For the records below, output each line exactly as it appears, from the first through the line with "The researchers measured the kinetic".

########################################

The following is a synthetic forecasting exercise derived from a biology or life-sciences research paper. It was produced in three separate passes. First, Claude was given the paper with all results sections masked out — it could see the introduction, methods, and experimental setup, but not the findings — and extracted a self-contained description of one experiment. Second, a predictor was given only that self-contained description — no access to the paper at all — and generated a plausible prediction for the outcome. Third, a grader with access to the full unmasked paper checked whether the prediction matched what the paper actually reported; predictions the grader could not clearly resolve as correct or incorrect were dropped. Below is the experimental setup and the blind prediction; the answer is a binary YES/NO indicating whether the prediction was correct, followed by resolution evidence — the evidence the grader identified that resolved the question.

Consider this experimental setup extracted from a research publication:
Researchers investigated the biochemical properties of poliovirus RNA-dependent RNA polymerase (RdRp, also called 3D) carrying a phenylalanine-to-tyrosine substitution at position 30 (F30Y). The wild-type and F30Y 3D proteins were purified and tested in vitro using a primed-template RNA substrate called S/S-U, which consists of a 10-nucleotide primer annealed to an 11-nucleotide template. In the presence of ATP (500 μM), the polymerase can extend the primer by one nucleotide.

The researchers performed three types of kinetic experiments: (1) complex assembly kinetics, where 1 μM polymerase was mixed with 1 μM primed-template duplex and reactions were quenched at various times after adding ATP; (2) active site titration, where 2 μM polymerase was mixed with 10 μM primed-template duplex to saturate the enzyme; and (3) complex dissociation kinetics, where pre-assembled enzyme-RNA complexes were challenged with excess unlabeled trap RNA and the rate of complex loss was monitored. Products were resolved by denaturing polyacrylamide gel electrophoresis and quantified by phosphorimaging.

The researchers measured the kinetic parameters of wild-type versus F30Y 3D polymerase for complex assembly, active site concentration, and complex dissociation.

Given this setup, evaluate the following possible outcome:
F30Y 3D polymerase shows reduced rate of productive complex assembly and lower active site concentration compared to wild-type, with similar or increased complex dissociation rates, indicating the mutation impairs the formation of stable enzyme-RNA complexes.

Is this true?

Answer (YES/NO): NO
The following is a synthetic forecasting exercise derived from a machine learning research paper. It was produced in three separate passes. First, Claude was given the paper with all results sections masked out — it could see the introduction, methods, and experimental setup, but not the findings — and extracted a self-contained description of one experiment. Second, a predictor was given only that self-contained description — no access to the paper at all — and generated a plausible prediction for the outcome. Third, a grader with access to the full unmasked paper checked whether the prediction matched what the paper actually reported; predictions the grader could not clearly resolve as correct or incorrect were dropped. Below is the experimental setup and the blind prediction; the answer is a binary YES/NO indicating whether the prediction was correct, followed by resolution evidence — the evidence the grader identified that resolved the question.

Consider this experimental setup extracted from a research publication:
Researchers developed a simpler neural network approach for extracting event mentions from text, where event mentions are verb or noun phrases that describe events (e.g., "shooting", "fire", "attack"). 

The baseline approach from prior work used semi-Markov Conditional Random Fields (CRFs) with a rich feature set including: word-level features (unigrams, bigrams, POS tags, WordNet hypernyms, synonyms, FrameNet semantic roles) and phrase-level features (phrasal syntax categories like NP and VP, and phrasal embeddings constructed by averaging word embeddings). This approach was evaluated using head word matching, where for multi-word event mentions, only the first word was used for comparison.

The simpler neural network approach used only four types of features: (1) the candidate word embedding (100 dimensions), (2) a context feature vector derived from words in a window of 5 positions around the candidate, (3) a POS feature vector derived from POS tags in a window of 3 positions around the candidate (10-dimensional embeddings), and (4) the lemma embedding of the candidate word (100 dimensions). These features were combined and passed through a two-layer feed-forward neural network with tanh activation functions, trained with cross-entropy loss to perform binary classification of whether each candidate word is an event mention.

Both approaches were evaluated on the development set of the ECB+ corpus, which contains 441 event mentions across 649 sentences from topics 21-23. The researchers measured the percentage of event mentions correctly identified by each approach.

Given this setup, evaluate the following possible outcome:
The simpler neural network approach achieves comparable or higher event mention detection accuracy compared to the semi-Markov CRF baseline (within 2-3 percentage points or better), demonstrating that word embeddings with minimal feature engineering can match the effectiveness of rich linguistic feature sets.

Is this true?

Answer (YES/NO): YES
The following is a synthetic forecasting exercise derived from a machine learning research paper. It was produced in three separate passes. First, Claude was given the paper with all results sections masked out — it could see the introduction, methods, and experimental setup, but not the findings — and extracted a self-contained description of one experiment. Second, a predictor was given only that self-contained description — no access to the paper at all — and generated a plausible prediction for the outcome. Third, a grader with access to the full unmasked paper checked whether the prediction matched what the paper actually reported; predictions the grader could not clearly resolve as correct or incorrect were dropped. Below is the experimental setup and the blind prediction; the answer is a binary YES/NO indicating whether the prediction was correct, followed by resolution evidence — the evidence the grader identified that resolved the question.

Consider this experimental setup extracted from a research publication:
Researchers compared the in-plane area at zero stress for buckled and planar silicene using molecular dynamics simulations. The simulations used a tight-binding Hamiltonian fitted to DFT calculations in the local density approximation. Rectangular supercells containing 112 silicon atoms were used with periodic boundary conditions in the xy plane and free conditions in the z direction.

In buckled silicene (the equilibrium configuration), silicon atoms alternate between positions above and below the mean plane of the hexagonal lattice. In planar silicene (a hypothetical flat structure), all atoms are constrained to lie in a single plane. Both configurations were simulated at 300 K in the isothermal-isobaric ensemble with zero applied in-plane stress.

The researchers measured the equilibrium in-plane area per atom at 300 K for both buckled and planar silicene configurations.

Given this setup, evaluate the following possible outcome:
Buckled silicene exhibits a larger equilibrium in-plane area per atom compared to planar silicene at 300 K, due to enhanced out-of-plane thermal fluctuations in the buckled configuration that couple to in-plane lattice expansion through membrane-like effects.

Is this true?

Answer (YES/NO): NO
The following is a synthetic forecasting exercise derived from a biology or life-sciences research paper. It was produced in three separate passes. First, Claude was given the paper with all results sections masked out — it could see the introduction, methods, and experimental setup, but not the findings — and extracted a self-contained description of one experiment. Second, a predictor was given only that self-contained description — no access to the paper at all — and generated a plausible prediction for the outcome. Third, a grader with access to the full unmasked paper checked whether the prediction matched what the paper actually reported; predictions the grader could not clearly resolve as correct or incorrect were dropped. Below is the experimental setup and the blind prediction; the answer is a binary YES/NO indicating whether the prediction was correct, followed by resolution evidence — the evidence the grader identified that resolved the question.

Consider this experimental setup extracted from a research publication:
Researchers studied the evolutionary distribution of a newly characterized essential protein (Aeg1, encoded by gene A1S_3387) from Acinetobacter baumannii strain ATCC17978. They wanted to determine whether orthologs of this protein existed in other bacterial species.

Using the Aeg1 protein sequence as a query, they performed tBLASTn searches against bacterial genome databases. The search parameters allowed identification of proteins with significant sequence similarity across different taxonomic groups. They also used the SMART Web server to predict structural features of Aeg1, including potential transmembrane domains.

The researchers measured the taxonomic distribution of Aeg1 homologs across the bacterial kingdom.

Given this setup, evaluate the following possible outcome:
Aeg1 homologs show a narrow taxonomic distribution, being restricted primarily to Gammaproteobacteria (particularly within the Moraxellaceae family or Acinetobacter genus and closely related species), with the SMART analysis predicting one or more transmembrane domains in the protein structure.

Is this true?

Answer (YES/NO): NO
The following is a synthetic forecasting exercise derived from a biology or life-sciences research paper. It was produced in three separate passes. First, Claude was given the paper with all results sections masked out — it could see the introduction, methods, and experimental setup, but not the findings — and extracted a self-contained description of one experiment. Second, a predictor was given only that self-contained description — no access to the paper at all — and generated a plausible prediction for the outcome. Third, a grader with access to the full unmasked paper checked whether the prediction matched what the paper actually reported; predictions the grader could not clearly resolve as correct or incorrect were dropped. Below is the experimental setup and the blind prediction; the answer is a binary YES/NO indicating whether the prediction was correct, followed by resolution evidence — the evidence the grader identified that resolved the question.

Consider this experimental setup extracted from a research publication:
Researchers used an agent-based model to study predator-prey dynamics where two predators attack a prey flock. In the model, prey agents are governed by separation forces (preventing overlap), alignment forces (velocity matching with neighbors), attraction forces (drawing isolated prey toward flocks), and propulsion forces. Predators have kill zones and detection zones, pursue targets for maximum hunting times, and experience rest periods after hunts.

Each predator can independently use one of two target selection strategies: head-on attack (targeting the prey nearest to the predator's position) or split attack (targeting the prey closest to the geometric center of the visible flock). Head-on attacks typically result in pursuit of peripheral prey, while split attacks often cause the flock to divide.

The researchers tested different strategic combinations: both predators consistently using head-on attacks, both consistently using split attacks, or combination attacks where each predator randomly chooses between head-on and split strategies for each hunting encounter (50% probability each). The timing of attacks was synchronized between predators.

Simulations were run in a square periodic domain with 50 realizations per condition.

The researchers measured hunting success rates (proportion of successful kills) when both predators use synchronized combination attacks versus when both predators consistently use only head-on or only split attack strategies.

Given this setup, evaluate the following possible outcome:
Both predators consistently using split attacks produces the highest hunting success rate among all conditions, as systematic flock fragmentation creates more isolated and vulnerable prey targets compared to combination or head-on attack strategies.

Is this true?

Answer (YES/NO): NO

########################################

RESULT OF THE TASK:
The following is a synthetic forecasting exercise derived from a biology or life-sciences research paper. It was produced in three separate passes. First, Claude was given the paper with all results sections masked out — it could see the introduction, methods, and experimental setup, but not the findings — and extracted a self-contained description of one experiment. Second, a predictor was given only that self-contained description — no access to the paper at all — and generated a plausible prediction for the outcome. Third, a grader with access to the full unmasked paper checked whether the prediction matched what the paper actually reported; predictions the grader could not clearly resolve as correct or incorrect were dropped. Below is the experimental setup and the blind prediction; the answer is a binary YES/NO indicating whether the prediction was correct, followed by resolution evidence — the evidence the grader identified that resolved the question.

Consider this experimental setup extracted from a research publication:
Researchers investigated the biochemical properties of poliovirus RNA-dependent RNA polymerase (RdRp, also called 3D) carrying a phenylalanine-to-tyrosine substitution at position 30 (F30Y). The wild-type and F30Y 3D proteins were purified and tested in vitro using a primed-template RNA substrate called S/S-U, which consists of a 10-nucleotide primer annealed to an 11-nucleotide template. In the presence of ATP (500 μM), the polymerase can extend the primer by one nucleotide.

The researchers performed three types of kinetic experiments: (1) complex assembly kinetics, where 1 μM polymerase was mixed with 1 μM primed-template duplex and reactions were quenched at various times after adding ATP; (2) active site titration, where 2 μM polymerase was mixed with 10 μM primed-template duplex to saturate the enzyme; and (3) complex dissociation kinetics, where pre-assembled enzyme-RNA complexes were challenged with excess unlabeled trap RNA and the rate of complex loss was monitored. Products were resolved by denaturing polyacrylamide gel electrophoresis and quantified by phosphorimaging.

The researchers measured the kinetic parameters of wild-type versus F30Y 3D polymerase for complex assembly, active site concentration, and complex dissociation.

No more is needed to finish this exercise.